* [SOURCE PASSAGE]

Two recent films reflect this cultural “age of the scammer”—but they focus on people who we don’t usually see as grifters. While Lorene Scafaria’s Hustlers features a diverse group of women, Bong Joon-ho’s Parasite centers on a poor Korean family. Both explore how income inequality and class divides lead people to find…let’s call them “alternative” forms of work. In the process, Hustlers and Parasite reveal the near-impossibility of working your way up the social ladder.
Parasite and Hustlers Editorial
***Heavy spoiler alert for both Hustlers and Parasite.***
From the American Dream to the American Scam
Since the 2008 recession and the burst of the subprime mortgage bubble, the so-called “American dream” has become virtually unreachable. The effect of this crisis? In the last decade, scamming has shifted from a crime to an attractive venture. The fact that there seems to be few consequences for lying, cheating, and abusing trust only serves as encouragement for would-be grifters.
As Jia Tolentino puts it, the results of the 2016 US presidential election were an “incontrovertible, humiliating vindication of scamming as the quintessential American ethos.” When Trump ascended to power, people who spent the last decade struggling realized that honesty and hard work aren’t enough anymore. Only liars win.

* [DESCRIPTION OF THE TASK] Decide whether each statement agrees with the editorial on Hustlers and Parasite, answering yes or no and quoting the deciding words of the editorial: (a) Hustlers was made by Lorene Scafaria; (b) Parasite centers on a wealthy Korean family; (c) over the last decade, scamming has moved from a crime to an attractive venture. The records below the text come from a different source.

* [RECORDS]

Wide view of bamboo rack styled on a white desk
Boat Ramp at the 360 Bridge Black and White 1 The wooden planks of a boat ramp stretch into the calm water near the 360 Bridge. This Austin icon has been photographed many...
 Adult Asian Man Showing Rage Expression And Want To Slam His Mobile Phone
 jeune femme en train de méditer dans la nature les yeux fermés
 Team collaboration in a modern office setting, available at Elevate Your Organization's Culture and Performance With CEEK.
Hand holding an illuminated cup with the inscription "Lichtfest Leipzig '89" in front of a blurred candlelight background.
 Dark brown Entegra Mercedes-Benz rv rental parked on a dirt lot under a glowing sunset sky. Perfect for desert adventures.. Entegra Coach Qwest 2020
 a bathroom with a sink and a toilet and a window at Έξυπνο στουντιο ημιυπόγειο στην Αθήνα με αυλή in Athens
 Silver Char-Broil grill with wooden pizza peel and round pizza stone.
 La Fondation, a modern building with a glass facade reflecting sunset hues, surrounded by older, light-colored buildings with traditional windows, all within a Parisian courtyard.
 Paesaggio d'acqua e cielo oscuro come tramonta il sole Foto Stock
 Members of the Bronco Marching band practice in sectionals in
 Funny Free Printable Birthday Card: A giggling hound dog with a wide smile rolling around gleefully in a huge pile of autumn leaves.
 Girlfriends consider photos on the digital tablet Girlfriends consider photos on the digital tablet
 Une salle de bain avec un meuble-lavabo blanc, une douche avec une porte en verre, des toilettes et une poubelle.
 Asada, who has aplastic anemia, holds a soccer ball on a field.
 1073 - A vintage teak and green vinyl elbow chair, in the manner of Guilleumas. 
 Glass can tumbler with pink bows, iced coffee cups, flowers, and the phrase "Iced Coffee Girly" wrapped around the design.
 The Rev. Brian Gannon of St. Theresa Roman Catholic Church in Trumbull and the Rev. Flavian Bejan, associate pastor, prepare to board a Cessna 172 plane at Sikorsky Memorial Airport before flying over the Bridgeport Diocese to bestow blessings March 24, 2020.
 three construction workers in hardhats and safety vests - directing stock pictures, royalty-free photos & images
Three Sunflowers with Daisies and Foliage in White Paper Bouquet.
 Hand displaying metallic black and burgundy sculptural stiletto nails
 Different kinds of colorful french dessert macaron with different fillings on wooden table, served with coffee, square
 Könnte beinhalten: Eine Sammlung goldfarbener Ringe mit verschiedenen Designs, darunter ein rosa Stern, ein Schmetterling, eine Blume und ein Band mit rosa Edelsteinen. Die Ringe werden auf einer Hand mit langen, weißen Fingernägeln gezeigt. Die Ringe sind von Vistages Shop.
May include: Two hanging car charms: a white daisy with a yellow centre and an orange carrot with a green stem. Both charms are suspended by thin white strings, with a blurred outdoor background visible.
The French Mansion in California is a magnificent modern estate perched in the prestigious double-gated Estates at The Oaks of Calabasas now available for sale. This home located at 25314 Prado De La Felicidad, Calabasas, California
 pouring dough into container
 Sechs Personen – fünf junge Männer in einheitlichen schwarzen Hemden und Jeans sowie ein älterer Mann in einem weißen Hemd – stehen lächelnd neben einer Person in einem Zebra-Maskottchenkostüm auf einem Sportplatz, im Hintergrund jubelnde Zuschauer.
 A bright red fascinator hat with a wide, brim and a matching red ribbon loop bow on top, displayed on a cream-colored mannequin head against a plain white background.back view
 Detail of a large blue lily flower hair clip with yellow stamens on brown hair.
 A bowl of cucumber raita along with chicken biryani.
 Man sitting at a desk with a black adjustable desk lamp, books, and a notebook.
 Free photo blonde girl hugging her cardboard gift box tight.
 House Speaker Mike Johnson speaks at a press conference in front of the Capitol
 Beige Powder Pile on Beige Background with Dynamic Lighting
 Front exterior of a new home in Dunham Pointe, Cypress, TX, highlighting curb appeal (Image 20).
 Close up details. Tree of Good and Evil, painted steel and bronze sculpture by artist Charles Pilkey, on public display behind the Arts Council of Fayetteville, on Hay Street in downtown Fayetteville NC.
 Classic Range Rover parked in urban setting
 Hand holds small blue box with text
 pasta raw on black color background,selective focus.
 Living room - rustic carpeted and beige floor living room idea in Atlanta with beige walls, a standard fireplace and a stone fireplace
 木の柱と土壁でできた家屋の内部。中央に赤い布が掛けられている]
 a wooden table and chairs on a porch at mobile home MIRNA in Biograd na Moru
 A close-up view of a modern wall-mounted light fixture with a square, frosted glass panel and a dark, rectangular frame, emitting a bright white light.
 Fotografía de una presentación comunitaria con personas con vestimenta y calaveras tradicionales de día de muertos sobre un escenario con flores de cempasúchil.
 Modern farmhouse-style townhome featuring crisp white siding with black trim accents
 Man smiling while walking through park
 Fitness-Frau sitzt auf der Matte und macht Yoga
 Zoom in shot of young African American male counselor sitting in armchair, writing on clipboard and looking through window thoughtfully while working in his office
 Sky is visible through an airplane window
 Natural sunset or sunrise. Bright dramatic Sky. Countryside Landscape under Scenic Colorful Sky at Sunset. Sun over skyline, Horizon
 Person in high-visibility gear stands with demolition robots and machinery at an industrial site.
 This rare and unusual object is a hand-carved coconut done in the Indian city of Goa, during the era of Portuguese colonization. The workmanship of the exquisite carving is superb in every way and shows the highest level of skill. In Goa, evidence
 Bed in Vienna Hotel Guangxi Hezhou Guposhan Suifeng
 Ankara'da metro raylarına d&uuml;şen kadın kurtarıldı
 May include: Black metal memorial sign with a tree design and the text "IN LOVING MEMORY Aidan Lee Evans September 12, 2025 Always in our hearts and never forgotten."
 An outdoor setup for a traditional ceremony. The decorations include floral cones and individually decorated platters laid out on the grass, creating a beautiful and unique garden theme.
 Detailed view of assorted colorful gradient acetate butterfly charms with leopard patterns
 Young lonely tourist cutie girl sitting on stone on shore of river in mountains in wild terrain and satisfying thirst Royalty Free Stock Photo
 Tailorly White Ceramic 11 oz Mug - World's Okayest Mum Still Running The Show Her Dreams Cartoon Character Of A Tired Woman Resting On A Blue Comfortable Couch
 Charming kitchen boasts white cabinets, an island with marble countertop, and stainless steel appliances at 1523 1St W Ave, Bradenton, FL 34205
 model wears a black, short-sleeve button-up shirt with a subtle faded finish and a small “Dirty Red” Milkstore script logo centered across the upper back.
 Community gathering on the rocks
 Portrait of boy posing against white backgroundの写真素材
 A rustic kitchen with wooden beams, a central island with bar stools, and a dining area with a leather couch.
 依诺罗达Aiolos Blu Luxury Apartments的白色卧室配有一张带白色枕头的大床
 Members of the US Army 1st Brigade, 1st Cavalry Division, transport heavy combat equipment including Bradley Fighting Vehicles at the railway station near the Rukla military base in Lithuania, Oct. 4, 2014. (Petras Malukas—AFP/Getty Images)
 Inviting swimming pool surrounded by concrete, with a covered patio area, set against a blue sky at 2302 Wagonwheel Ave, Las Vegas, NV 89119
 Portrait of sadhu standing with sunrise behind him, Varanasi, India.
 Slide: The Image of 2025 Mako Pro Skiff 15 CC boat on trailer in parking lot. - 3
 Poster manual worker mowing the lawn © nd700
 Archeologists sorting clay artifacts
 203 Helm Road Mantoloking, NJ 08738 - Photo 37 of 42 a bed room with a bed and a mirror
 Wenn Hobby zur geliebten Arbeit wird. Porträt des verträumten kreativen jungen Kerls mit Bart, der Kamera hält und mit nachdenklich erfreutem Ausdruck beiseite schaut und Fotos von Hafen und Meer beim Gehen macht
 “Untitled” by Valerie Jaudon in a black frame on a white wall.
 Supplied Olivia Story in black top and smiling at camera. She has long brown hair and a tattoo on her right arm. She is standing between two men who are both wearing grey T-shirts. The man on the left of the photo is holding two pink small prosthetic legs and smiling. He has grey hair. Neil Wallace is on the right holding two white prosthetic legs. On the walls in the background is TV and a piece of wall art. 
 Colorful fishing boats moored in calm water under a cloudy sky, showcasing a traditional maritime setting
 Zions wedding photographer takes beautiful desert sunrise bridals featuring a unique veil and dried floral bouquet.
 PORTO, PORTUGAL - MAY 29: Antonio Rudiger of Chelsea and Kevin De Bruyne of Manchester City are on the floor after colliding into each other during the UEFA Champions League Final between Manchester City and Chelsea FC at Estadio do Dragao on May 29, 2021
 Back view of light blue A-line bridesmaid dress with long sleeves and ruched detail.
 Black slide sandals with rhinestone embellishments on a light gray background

* [SOLUTION]
(a) Yes: "Lorene Scafaria’s Hustlers"
(b) No: "Bong Joon-ho’s Parasite centers on a poor Korean family"
(c) Yes: "In the last decade, scamming has shifted from a crime to an attractive venture."